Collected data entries
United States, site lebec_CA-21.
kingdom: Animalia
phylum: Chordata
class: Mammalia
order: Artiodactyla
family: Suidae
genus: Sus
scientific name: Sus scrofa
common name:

Task =
When answering, write out each of the lines above exactly as given.

Reply =
United States, site lebec_CA-21.
kingdom: Animalia
phylum: Chordata
class: Mammalia
order: Artiodactyla
family: Suidae
genus: Sus
scientific name: Sus scrofa
common name:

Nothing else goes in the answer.